In Zemel v. CSC Holdings LLC, Case No. 18-2340-BRM-DEA the court considered a motion to dismiss the complaint in a TCPA text message case and resolved that a message sent in response to a “help” message could not have violated the TCPA because the consumer had requested a response by asking for help.

In Zemel the Complaint alleges the receipt of three texts. The first text was a confirmation text confirming that a mobile number was added to set up an account with the texter. The Complaint alleged that the Plaintiff had not signed up for any service with the texter and so the initial text was sent without consent. The Plaintiff responded “help” to the text–allegedly to obtain information about the texter– and claimed that a subsequent responsive text providing a link to a support website also violated the TCPA as an unconsented text.

Defendant moved to dismiss arguing, inter alia, that it did not use an ATDS to send the messages and that the facts demonstrate Plaintiff consented to receive the text following the HELP request.

The Court made short work of the ATDS argument. Rather than address Marks or Pinkus or struggle with functionality, the court adopted the following rule: ” No single fact in particular must necessarily be present or absent to meet the sufficiency requirement for pleading the use of an ATDS in a TCPA claim; courts have considered the nature of the message, the length of the sending number, the number of messages, and the relationship between the parties.” Zemel at *4.

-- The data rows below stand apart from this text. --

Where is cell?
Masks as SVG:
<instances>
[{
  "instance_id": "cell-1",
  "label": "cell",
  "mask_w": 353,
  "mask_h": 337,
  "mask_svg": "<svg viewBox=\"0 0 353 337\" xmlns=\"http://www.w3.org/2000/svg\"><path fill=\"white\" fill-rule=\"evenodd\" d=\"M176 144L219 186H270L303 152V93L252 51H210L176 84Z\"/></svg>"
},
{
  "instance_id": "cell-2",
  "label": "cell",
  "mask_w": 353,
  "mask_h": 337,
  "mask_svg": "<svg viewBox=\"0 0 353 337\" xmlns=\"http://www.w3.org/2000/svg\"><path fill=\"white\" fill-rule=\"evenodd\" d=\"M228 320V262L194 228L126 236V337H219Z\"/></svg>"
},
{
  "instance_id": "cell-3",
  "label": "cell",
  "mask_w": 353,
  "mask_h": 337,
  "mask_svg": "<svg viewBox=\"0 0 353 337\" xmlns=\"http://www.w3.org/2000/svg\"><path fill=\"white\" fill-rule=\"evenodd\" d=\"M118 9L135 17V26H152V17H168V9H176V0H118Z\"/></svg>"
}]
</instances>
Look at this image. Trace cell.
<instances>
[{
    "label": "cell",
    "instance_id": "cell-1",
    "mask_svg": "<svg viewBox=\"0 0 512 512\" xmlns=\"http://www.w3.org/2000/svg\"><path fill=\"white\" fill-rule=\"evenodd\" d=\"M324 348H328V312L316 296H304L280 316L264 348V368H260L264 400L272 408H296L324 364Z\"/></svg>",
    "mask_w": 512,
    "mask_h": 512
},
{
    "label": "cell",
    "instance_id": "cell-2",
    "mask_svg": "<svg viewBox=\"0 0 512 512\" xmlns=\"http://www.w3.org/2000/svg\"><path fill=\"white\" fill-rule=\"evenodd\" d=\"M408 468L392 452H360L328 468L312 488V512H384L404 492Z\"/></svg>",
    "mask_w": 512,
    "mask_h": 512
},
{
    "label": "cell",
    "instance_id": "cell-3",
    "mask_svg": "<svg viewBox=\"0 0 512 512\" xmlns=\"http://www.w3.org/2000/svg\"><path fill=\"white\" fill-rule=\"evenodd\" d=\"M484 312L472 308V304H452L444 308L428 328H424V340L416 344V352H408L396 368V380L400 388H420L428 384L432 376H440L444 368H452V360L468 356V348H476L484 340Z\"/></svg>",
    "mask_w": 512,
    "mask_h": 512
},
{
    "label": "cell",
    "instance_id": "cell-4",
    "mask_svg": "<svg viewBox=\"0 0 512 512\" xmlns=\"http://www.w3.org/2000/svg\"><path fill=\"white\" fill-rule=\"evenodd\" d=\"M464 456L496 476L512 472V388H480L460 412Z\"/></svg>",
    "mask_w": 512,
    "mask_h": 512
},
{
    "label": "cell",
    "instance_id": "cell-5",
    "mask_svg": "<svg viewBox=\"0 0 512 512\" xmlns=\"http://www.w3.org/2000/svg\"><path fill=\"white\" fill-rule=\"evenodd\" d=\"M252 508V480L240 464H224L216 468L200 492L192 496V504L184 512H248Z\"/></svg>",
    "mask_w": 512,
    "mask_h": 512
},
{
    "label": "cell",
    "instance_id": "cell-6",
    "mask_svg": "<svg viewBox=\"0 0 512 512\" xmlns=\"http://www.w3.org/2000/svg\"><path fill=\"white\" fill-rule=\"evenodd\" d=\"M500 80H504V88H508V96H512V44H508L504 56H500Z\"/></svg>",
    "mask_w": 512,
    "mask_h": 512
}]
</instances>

The Court was convinced that Plaintiff satisfied his pleading burden in this text message case because he alleged: “despite a lack of consent or prior relationship with [CSC Holdings], [he] began receiving unsolicited text messages to his wireless phone from the short code 608-91, a number owned by CSC Holdings.” Zemel at *4. Apparently it was the use of a shortcode that allowed the “plausible” inference of ATDS usage in this case.  See Zemel at *4, (citing In re Jiffy Lube Int’l, Inc., Text Spam Litig., 847 F. Supp. 2d at 1260 from proposition that presence of “short code” sending number was a factor indicating ATDS use despite preexisting personal relationship between parties).

Next the Court turns its attention to whether or not Plaintiff consented to Defendant’s second text by sending a “HELP” message, and here’s where things get interesting.  The Court constructs this pristine and helpful one-line rule:

When an individual sends a message inviting a responsive text, there is no TCPA violation.

Zemel at * 4

How perfect is that?

Relying on that simple rule the Court quickly determines that Defendant’s message sent in response to the HELP request was made with express consent and dismissed all claims related to the responsive text message.

Notably the Court also denied a stay on primary jurisdiction grounds– because no one wants to wait for the FCC to rule it seems. It does, however, allow leave to the Defendant to renew its request for a stay in the event the FCC has not ruled on the definition of ATDS by the close of discovery.